= Objective test =

Objective tests are measures in which responses maximize objectivity, in the sense that response options are structured such that examinees have only a limited set of options (e.g. Likert scale, true or false). Structuring a measure in this way is intended to minimize subjectivity or bias on the part of the individual administering the measure so that administering and interpreting the results does not rely on the judgment of the examiner.

Although the term ‘objective test’ encompasses a wide range of tests with which most people are somewhat familiar (i.e. Wechsler Adult Intelligence Scale, Minnesota Multiphasic Personality Inventory, Graduate Record Examination, and the Standardized Achievement Test), it is a term that arose out of the field of personality assessment, as a response and contrast to the growing popularity of tests known as projective tests. These ‘projective tests’ require examinees to generate unstructured responses to ambiguous tasks or activities, the content of which is supposed to represent their personal characteristics (e.g. internal attitudes, personality traits).

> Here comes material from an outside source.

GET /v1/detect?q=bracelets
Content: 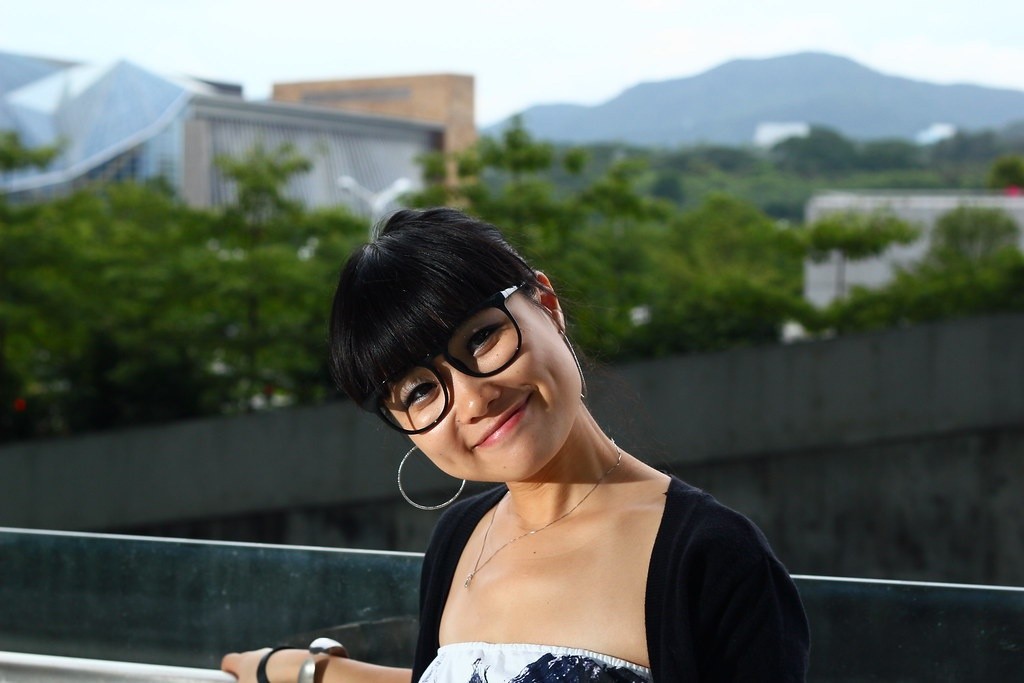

However, the distinction between objective and projective testing is deceptive since it indicates that objective tests are immune to bias. Although the fixed response style of objective tests does not require interpretation on the part of the examiner during the administration and scoring of the measure, responses to questions are subject to the examinee's own response style and biases, in much the same way they are for projective measures; therefore, both test ‘types’ are vulnerable to subjective factors that may affect scores. Furthermore, understanding and giving meaning to the results of any assessment, projective and objective alike, is done within the context of an examinee's personal history, presenting concerns, and the myriad of factors that can affect examinee's scores on the assessment. Thus, both objective and projective tests carry potential sources of bias and require judgment in interpretation to varying degrees. Instead of categorizing tests based on overt but superficial test qualities, the merits of a particular usage of test scores should be assessed.